▸ **EXERCISE GOAL**
Skip every picture and transcribe the remaining material exactly.

▸ **THE RECORDS**

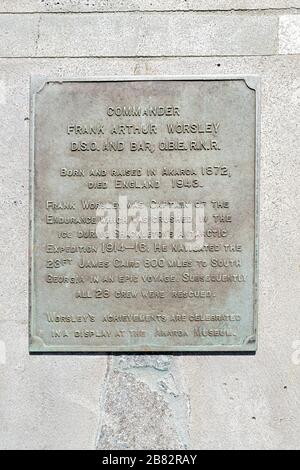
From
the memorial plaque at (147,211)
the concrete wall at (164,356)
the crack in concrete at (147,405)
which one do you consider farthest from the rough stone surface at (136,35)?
the crack in concrete at (147,405)

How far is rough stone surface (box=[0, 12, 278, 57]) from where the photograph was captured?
9.92 ft

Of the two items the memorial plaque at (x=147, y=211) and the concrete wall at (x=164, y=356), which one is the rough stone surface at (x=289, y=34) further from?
the memorial plaque at (x=147, y=211)

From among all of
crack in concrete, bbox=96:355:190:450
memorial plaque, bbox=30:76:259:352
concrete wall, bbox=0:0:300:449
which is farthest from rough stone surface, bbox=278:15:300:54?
crack in concrete, bbox=96:355:190:450

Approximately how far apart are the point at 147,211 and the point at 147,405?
3.53ft

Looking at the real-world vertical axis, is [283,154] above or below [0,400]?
above

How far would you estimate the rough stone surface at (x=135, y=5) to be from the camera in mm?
3031

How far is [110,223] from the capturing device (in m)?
2.99

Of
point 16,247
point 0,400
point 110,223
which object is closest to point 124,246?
point 110,223

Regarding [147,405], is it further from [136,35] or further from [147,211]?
[136,35]

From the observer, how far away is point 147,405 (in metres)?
3.04

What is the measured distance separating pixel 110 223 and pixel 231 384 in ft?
3.67

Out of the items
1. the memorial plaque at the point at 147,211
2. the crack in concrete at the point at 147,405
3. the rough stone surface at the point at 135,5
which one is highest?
the rough stone surface at the point at 135,5
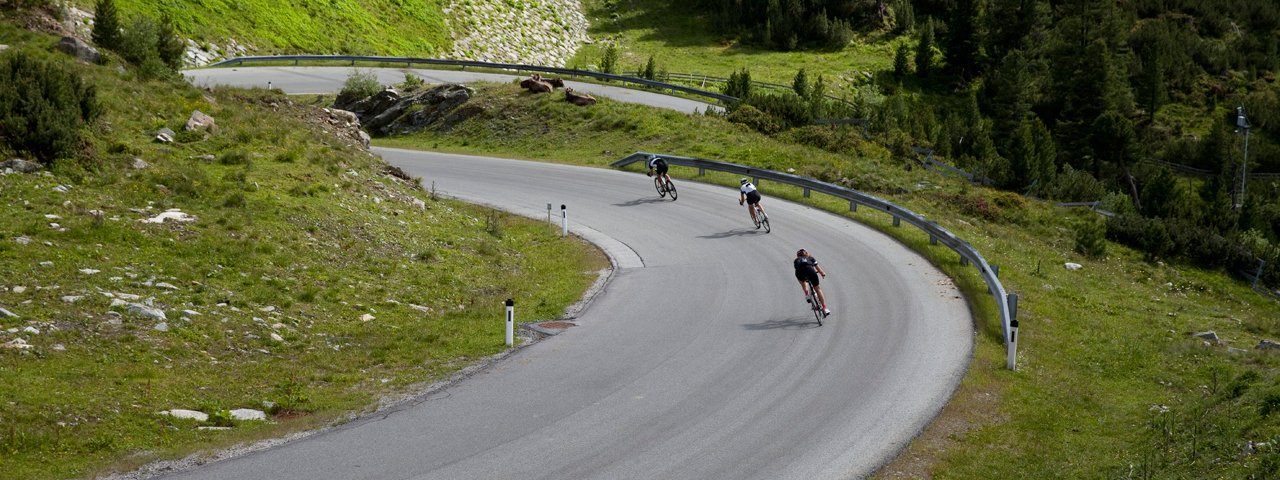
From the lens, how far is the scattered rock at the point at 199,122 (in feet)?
79.6

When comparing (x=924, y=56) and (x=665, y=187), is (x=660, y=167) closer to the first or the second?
(x=665, y=187)

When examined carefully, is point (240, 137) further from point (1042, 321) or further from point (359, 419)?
point (1042, 321)

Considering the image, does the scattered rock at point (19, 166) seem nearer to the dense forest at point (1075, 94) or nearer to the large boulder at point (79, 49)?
the large boulder at point (79, 49)

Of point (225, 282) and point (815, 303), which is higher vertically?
point (815, 303)

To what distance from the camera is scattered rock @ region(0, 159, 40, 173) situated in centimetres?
1866

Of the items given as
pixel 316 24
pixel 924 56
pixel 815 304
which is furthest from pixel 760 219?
pixel 924 56

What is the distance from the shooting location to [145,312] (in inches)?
578

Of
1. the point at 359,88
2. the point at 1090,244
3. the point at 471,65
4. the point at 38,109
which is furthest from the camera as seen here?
the point at 471,65

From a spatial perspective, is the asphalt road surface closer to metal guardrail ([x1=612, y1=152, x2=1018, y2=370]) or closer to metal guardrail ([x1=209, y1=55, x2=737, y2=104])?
metal guardrail ([x1=612, y1=152, x2=1018, y2=370])

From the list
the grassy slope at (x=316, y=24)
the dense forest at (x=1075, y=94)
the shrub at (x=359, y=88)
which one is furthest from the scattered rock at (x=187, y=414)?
the grassy slope at (x=316, y=24)

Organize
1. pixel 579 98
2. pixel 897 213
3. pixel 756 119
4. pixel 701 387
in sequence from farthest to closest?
pixel 579 98 → pixel 756 119 → pixel 897 213 → pixel 701 387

▸ **EXERCISE RESPONSE**
From
the memorial plaque at (147,211)
the concrete wall at (164,356)
the crack in concrete at (147,405)
which one do you consider farthest from the rough stone surface at (136,35)?
the crack in concrete at (147,405)

How far is rough stone surface (box=[0, 12, 278, 57]) from where the photograph was captured?
9.92 ft

Of the two items the memorial plaque at (x=147, y=211) and the concrete wall at (x=164, y=356), which one is the rough stone surface at (x=289, y=34) further from?
the memorial plaque at (x=147, y=211)

From among all of
crack in concrete, bbox=96:355:190:450
memorial plaque, bbox=30:76:259:352
concrete wall, bbox=0:0:300:449
which is farthest from rough stone surface, bbox=278:15:300:54?
crack in concrete, bbox=96:355:190:450

Approximately how far apart are the point at 147,211 and the point at 147,405?
3.53ft

Looking at the real-world vertical axis, is [283,154] above or below [0,400]?
above

How far would you estimate the rough stone surface at (x=135, y=5) to be from the camera in mm?
3031

How far is [110,223] from the capturing device (in m)?
2.99

Of
point 16,247
point 0,400
point 110,223
which object is closest to point 124,246?
point 110,223

Regarding [147,405], is it further from [136,35] or further from [147,211]?
[136,35]

From the observer, how far away is point 147,405 (in metres)?
3.04

What is the measured distance separating pixel 110 223 and pixel 231 384 in ft?
3.67

Out of the items
1. the memorial plaque at the point at 147,211
2. the crack in concrete at the point at 147,405
3. the rough stone surface at the point at 135,5
which one is highest?
the rough stone surface at the point at 135,5
From the lens, how far is the scattered rock at the point at 199,122 (in feet)?
79.6

When comparing (x=924, y=56) and (x=665, y=187), is (x=660, y=167) closer to the first or the second?
(x=665, y=187)

When examined carefully, is point (240, 137) further from point (1042, 321) or further from point (359, 419)?
point (1042, 321)

Considering the image, does the scattered rock at point (19, 166) seem nearer to the dense forest at point (1075, 94) or nearer to the large boulder at point (79, 49)?
the large boulder at point (79, 49)

Of point (225, 282) and point (815, 303), which is higher vertically?
point (815, 303)

To what distance from the camera is scattered rock @ region(0, 159, 40, 173) situated in centimetres?
1866

Of the items given as
pixel 316 24
pixel 924 56
pixel 815 304
which is furthest from pixel 760 219?
pixel 924 56

What is the distance from the shooting location to [145,312] (in inches)?
578

Of
1. the point at 359,88
2. the point at 1090,244
3. the point at 471,65
4. the point at 38,109
which is furthest from the camera as seen here?
the point at 471,65

From a spatial perspective, is the asphalt road surface closer to metal guardrail ([x1=612, y1=152, x2=1018, y2=370]) or closer to metal guardrail ([x1=209, y1=55, x2=737, y2=104])?
metal guardrail ([x1=612, y1=152, x2=1018, y2=370])

From the list
the grassy slope at (x=316, y=24)
the dense forest at (x=1075, y=94)
the shrub at (x=359, y=88)
which one is furthest from the scattered rock at (x=187, y=414)?
the grassy slope at (x=316, y=24)

Organize
1. pixel 579 98
2. pixel 897 213
3. pixel 756 119
4. pixel 701 387
in sequence from farthest to closest?
pixel 579 98 → pixel 756 119 → pixel 897 213 → pixel 701 387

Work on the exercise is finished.